Metaphors seem to come out of nowhere. A comparison is made, two things we would never think to associate are beautifully conjoined, and we’re overcome by delight. How did the writer think of it? The greater the incongruity, the greater the mystery. No path of logic or skill could have led to such invention. And yet perhaps it something we can explore, even cultivate.

I want you for a moment to lift your hands. I realize this is not a typical request, and you may decide to make only a mental note of it, but if you do take a moment to experience your hands in the air and the presence of your body in space, then let me say this:  your body is the source of all your metaphors. 

I will go further and ask you to activate your five senses as well as your proprioception, which tells you where each part of your body is located in space. You may also tune in to the sensations within your body, including your emotions, which have a palpable energy or motion even when stilled. This is the whole writer, body, mind and heart. This is the wellspring of metaphor. May this moment stick with you. If you like, before bringing your hands to a keyboard or pad to start a session of writing, hold them in the air, as a reminder to bring your whole self to your work.

Now take a look at your hands. Nothing could be more familiar. They are so often in the line of sight, doing what we ask of them, and yet we hardly ever see them, much less appreciate them. The poet Tim Seibles, writing an ode to his hands, wonders at this blindness.
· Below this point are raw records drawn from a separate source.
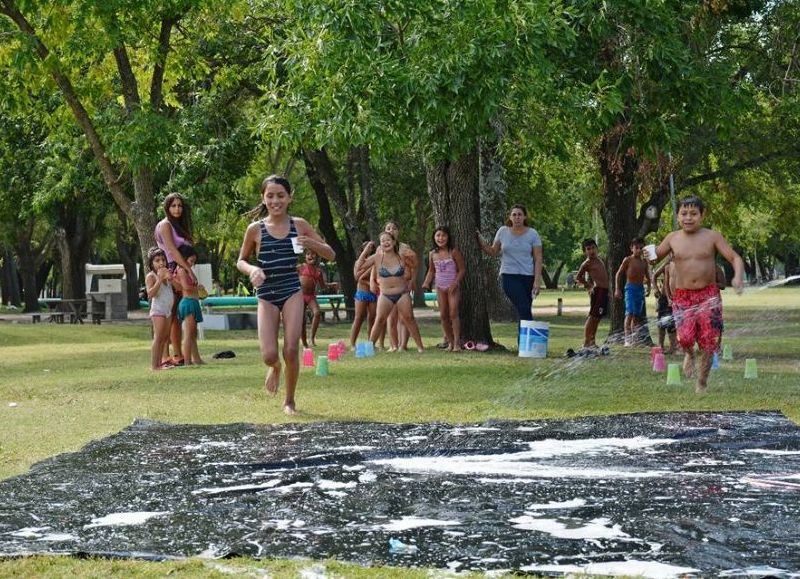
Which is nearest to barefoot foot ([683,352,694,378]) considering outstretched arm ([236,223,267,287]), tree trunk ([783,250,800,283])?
outstretched arm ([236,223,267,287])

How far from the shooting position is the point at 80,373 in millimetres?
16859

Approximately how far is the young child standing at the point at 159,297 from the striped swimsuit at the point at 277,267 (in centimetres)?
552

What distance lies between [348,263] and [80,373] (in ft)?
68.0

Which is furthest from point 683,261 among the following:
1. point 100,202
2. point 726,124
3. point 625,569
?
point 100,202

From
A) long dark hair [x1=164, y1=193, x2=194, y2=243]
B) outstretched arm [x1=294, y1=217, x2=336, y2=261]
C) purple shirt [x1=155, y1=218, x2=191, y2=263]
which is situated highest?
long dark hair [x1=164, y1=193, x2=194, y2=243]

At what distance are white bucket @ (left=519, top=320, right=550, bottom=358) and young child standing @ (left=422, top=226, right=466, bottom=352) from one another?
5.50 feet

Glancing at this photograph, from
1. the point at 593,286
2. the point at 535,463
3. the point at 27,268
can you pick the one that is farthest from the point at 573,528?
the point at 27,268

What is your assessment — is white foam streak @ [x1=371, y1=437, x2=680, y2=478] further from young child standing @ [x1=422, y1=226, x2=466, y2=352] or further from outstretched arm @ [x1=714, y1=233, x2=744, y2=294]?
young child standing @ [x1=422, y1=226, x2=466, y2=352]

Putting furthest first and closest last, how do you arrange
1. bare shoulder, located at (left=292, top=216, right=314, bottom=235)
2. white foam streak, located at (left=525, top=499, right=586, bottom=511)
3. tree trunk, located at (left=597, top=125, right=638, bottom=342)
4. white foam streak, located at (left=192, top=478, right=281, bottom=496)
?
tree trunk, located at (left=597, top=125, right=638, bottom=342), bare shoulder, located at (left=292, top=216, right=314, bottom=235), white foam streak, located at (left=192, top=478, right=281, bottom=496), white foam streak, located at (left=525, top=499, right=586, bottom=511)

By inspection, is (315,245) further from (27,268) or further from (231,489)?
(27,268)

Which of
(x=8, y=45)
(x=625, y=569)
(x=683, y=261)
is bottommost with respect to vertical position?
(x=625, y=569)

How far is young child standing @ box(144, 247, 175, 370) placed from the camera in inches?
637

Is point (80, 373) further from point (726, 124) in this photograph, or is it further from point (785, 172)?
point (785, 172)

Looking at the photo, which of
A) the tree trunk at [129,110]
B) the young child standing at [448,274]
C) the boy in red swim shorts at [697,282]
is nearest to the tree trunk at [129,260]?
the tree trunk at [129,110]
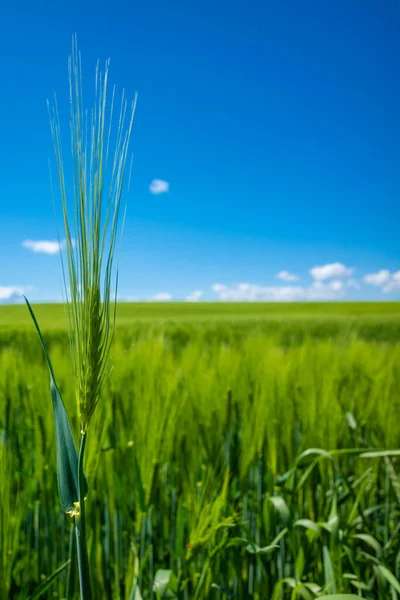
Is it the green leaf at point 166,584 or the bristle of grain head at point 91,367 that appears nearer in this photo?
the bristle of grain head at point 91,367

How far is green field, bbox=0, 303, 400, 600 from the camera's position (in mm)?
839

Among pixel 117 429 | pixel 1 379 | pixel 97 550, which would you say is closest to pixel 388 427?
Answer: pixel 117 429

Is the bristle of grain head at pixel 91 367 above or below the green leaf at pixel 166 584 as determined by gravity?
above

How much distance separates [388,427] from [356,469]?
17 centimetres

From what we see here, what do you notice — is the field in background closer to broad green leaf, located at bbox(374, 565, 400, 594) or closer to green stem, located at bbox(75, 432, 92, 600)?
broad green leaf, located at bbox(374, 565, 400, 594)

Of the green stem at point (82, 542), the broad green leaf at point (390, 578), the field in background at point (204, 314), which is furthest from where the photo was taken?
the field in background at point (204, 314)

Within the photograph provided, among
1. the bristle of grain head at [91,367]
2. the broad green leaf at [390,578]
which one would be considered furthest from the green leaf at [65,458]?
the broad green leaf at [390,578]

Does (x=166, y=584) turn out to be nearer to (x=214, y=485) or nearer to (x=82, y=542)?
(x=214, y=485)

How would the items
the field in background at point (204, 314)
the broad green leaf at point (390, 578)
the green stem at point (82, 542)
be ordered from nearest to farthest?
1. the green stem at point (82, 542)
2. the broad green leaf at point (390, 578)
3. the field in background at point (204, 314)

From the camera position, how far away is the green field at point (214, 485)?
0.84m

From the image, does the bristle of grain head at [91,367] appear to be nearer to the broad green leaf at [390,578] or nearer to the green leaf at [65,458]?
the green leaf at [65,458]

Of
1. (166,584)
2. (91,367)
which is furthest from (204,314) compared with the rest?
(91,367)

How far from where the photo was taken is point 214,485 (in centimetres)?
95

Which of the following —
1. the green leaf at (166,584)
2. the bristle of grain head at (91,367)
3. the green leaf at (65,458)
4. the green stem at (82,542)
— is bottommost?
the green leaf at (166,584)
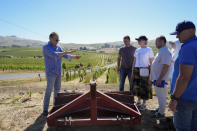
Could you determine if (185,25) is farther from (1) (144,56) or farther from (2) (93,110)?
(1) (144,56)

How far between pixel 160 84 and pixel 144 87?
2.58 ft

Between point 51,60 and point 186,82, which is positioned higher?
point 51,60

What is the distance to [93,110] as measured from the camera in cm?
276

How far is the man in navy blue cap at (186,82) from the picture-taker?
1970 millimetres

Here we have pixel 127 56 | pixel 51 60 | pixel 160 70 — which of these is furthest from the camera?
pixel 127 56

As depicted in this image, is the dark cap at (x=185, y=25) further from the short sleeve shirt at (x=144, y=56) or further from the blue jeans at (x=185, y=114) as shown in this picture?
the short sleeve shirt at (x=144, y=56)

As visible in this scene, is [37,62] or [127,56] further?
[37,62]

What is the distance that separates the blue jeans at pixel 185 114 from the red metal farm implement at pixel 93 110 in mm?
726

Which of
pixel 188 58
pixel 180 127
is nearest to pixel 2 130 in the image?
pixel 180 127

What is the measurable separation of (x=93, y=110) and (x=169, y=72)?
7.09 ft

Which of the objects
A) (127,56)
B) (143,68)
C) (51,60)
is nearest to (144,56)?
(143,68)

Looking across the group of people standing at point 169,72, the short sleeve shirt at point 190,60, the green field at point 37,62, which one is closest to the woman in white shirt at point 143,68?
the group of people standing at point 169,72

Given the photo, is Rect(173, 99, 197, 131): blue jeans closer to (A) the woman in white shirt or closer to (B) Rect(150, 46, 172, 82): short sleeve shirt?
(B) Rect(150, 46, 172, 82): short sleeve shirt

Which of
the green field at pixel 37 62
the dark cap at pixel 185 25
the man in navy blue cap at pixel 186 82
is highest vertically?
→ the dark cap at pixel 185 25
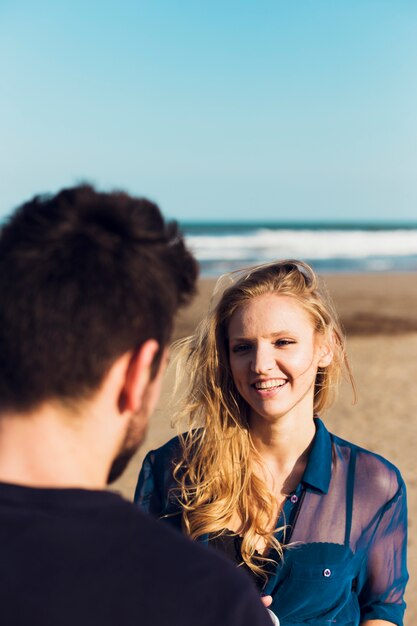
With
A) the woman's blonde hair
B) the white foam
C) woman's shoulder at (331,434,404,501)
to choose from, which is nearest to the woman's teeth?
the woman's blonde hair

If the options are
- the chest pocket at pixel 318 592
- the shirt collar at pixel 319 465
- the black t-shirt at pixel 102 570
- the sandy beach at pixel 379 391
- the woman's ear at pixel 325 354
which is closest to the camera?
the black t-shirt at pixel 102 570

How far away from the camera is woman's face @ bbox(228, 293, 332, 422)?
322 cm

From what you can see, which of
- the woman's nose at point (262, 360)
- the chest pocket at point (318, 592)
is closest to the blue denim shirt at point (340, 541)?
the chest pocket at point (318, 592)

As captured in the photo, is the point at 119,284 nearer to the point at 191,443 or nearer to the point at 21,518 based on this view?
the point at 21,518

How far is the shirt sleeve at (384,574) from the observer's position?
308 centimetres

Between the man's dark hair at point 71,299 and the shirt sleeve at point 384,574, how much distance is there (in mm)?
1982

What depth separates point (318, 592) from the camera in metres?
3.00

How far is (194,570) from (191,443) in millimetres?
2107

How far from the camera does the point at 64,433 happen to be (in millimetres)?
1386

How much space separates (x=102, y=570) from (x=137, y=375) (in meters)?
0.35

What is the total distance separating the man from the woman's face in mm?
1693

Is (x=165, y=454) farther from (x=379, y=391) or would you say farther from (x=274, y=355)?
(x=379, y=391)

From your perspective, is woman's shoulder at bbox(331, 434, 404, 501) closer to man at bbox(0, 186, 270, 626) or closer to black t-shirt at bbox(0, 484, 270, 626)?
man at bbox(0, 186, 270, 626)

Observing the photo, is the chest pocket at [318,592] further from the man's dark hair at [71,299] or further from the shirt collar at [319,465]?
the man's dark hair at [71,299]
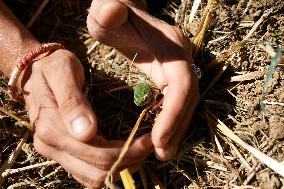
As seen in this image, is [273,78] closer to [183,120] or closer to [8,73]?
[183,120]

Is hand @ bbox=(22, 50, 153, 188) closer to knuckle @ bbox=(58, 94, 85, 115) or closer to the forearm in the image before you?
knuckle @ bbox=(58, 94, 85, 115)

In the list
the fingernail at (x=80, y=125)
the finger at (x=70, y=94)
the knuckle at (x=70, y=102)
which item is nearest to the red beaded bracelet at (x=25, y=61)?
the finger at (x=70, y=94)

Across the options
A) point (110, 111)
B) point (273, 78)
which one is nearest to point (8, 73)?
point (110, 111)

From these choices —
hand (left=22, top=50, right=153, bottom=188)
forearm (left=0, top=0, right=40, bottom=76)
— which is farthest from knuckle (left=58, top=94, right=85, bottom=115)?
forearm (left=0, top=0, right=40, bottom=76)

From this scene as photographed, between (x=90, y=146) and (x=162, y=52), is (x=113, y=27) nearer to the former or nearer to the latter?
(x=162, y=52)

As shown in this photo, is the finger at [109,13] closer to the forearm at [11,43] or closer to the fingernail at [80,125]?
the fingernail at [80,125]
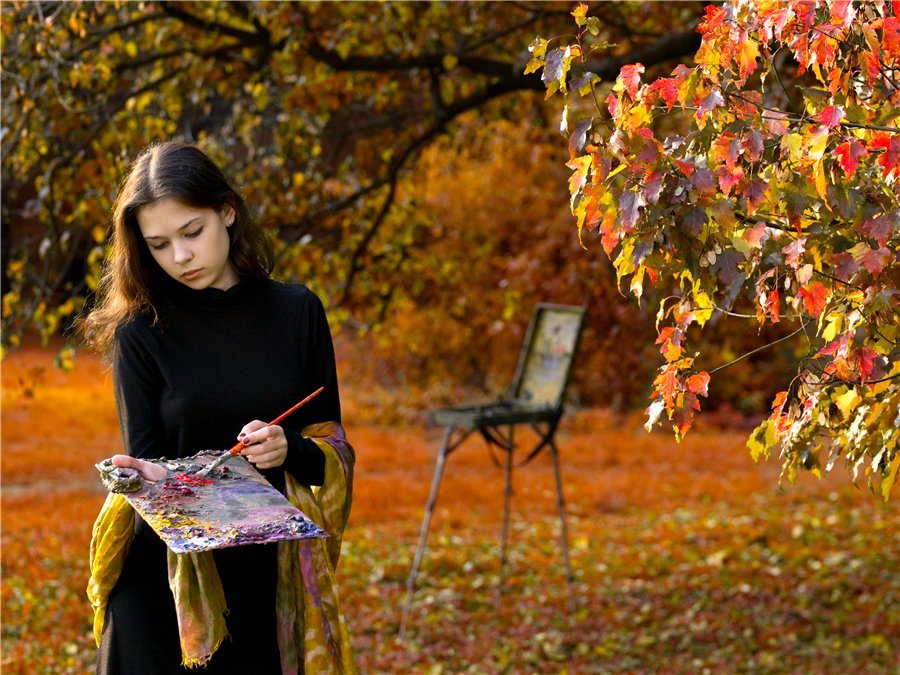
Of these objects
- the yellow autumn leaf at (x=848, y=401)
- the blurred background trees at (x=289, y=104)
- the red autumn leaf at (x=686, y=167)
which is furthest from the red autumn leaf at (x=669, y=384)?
the blurred background trees at (x=289, y=104)

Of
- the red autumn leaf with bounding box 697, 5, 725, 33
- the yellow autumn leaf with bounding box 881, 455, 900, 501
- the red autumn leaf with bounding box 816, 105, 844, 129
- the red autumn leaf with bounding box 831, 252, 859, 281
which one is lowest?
the yellow autumn leaf with bounding box 881, 455, 900, 501

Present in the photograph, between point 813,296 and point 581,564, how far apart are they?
4494mm

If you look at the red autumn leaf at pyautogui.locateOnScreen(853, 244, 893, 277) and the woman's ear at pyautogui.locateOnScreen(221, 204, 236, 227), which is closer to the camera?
the red autumn leaf at pyautogui.locateOnScreen(853, 244, 893, 277)

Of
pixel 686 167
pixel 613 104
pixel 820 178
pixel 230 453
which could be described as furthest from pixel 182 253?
pixel 820 178

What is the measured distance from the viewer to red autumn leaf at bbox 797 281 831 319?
201 cm

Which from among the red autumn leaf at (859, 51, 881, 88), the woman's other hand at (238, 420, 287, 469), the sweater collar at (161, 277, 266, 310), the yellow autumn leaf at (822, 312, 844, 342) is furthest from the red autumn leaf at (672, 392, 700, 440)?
the sweater collar at (161, 277, 266, 310)

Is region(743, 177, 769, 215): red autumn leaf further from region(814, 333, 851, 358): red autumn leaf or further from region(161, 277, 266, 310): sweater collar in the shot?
region(161, 277, 266, 310): sweater collar

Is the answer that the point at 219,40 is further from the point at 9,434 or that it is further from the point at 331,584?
the point at 9,434

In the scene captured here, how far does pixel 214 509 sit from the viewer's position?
2068 millimetres

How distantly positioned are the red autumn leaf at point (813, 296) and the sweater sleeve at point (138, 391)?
123 cm

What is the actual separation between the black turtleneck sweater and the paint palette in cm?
10

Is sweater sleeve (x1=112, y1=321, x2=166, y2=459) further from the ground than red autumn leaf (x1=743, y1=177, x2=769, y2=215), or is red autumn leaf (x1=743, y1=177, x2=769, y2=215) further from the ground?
red autumn leaf (x1=743, y1=177, x2=769, y2=215)

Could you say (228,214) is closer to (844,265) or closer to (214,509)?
(214,509)

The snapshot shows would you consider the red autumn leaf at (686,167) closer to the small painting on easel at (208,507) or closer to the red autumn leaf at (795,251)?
the red autumn leaf at (795,251)
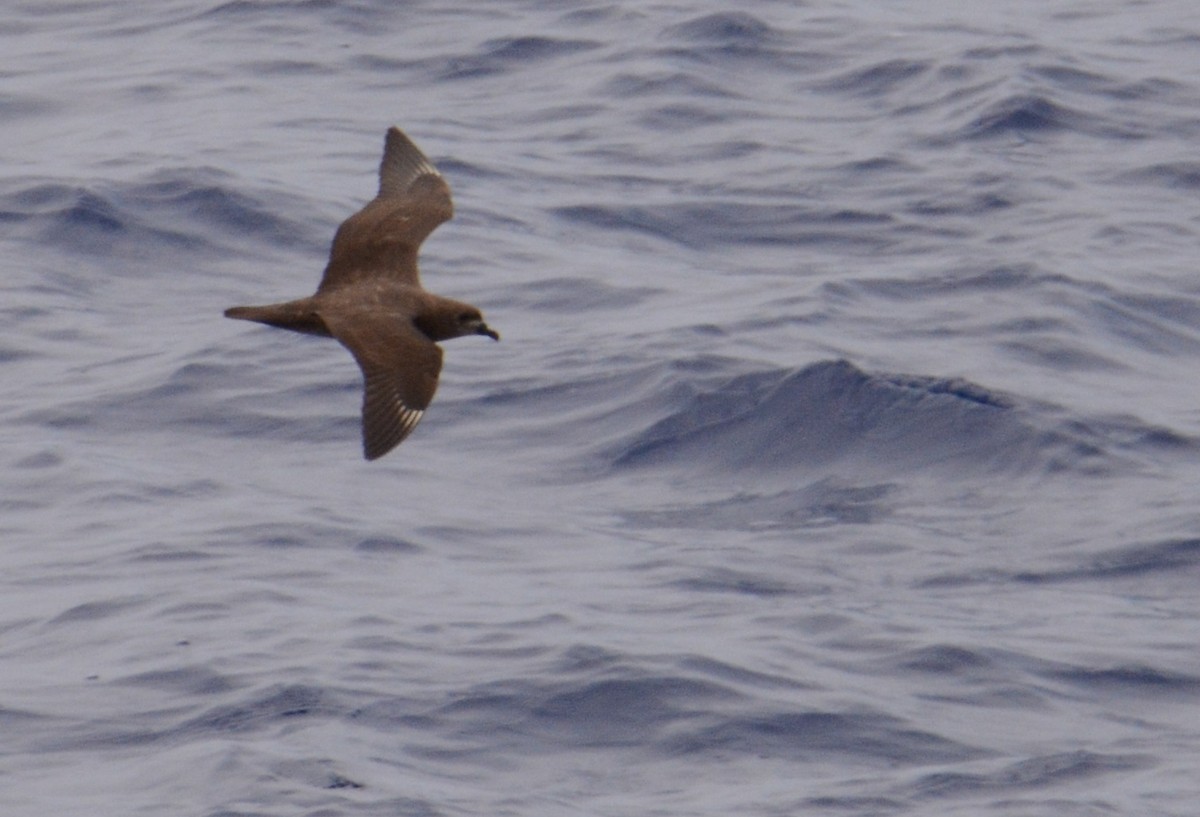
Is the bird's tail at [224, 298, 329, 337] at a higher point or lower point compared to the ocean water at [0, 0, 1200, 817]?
higher

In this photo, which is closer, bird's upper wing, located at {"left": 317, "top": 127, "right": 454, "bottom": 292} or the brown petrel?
the brown petrel

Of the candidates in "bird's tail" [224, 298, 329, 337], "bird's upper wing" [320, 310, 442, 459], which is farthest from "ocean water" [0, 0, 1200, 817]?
"bird's tail" [224, 298, 329, 337]

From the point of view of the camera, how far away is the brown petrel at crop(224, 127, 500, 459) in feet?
26.7

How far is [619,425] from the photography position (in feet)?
39.7

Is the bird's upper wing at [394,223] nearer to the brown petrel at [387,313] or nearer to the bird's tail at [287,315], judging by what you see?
the brown petrel at [387,313]

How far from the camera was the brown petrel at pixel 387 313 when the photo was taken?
8148 mm

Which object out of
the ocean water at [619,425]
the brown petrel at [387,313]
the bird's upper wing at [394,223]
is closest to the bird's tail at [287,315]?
the brown petrel at [387,313]

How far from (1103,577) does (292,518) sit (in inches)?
144

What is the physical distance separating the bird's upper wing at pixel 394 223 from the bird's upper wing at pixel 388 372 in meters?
0.66

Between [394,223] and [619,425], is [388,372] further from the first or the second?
[619,425]

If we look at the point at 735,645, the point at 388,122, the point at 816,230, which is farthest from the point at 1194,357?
the point at 388,122

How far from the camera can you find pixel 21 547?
10742 millimetres

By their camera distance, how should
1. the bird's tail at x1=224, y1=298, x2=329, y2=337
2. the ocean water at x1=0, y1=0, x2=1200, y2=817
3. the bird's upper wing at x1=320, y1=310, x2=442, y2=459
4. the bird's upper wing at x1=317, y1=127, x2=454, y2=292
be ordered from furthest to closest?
the bird's upper wing at x1=317, y1=127, x2=454, y2=292, the ocean water at x1=0, y1=0, x2=1200, y2=817, the bird's tail at x1=224, y1=298, x2=329, y2=337, the bird's upper wing at x1=320, y1=310, x2=442, y2=459

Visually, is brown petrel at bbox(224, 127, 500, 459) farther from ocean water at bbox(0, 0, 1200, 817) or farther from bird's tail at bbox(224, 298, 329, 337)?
ocean water at bbox(0, 0, 1200, 817)
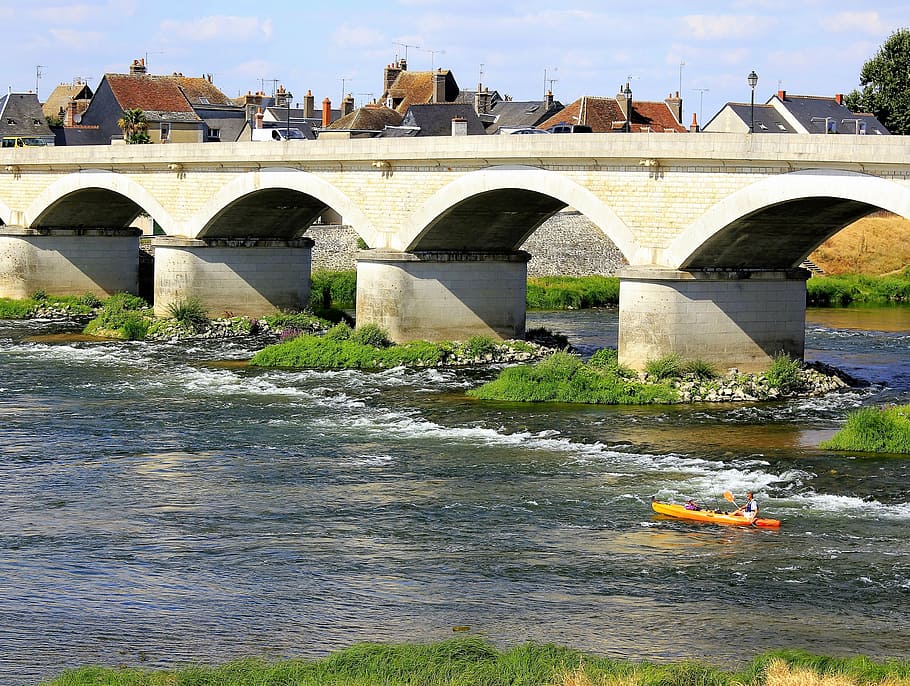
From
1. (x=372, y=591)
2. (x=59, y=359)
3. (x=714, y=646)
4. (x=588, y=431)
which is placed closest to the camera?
(x=714, y=646)

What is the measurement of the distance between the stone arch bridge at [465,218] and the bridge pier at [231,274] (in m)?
0.05

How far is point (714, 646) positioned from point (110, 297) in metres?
34.7

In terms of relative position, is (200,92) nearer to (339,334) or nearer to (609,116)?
(609,116)


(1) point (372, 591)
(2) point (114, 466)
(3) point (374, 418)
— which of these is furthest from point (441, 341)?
(1) point (372, 591)

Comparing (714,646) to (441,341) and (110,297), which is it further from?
(110,297)

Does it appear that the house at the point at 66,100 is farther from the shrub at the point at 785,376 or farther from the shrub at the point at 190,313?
the shrub at the point at 785,376

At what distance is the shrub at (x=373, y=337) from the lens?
33.5 metres

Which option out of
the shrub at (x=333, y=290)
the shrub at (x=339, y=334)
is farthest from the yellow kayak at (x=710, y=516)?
the shrub at (x=333, y=290)

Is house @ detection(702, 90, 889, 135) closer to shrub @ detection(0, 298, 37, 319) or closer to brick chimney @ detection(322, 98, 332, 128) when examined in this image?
brick chimney @ detection(322, 98, 332, 128)

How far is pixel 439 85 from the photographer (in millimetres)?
77312

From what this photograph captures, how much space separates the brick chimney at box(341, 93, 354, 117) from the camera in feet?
263

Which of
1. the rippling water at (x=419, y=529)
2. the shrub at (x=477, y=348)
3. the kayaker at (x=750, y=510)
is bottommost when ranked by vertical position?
the rippling water at (x=419, y=529)

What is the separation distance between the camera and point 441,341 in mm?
33969

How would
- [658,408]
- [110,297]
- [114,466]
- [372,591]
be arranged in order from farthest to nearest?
[110,297]
[658,408]
[114,466]
[372,591]
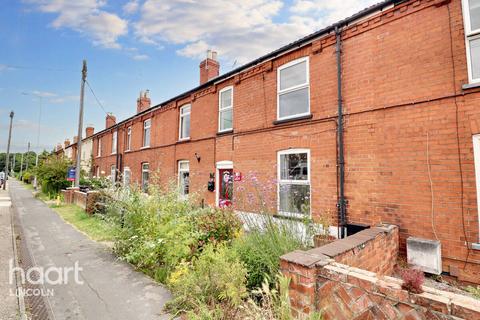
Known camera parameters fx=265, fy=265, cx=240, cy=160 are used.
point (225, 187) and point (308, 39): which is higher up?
point (308, 39)

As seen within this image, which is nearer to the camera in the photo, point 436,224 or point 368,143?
point 436,224

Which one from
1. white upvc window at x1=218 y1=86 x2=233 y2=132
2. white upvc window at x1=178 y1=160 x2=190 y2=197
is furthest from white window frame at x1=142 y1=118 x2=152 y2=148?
white upvc window at x1=218 y1=86 x2=233 y2=132

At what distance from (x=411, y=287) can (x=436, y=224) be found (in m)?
3.07

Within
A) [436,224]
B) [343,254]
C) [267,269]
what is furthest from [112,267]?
[436,224]

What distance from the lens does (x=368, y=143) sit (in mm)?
5609

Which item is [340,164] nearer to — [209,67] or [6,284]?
[6,284]

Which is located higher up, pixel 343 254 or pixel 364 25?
pixel 364 25

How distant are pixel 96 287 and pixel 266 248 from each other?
2739mm

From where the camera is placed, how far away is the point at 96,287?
416cm

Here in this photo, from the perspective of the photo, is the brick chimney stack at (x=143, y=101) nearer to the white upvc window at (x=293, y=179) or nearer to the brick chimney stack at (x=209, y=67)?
the brick chimney stack at (x=209, y=67)

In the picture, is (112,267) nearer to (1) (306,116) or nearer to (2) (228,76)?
(1) (306,116)

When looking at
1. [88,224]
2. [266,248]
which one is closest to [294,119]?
[266,248]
Five-legged pocket spiders, knuckled

starfish, grabbers of forks, why

do I forget that you love me:

your willingness to button my shirts,

tie my shoes—even scratch my head!

As we read “knuckled starfish,” we look at our hands through the lens of a different object, and this is the most compelling definition of metaphor I’ve found since it captures the actual experience of metaphor—the way we get to see or apprehend one thing in terms of another.[ii] At first, there’s confusion because the two objects seem disconnected. Then all of a sudden, the two images line up. You look at your hand and catch sight of the strange, wriggling appendages that are your fingers. A vivid picture comes into focus, and it gives you a jolt of pleasure. It’s like getting a joke or solving a riddle. At first, there’s cognitive dissonance; then, you dispel it. The impulse is good for survival and therefore rewarded. Endorphins are actually released.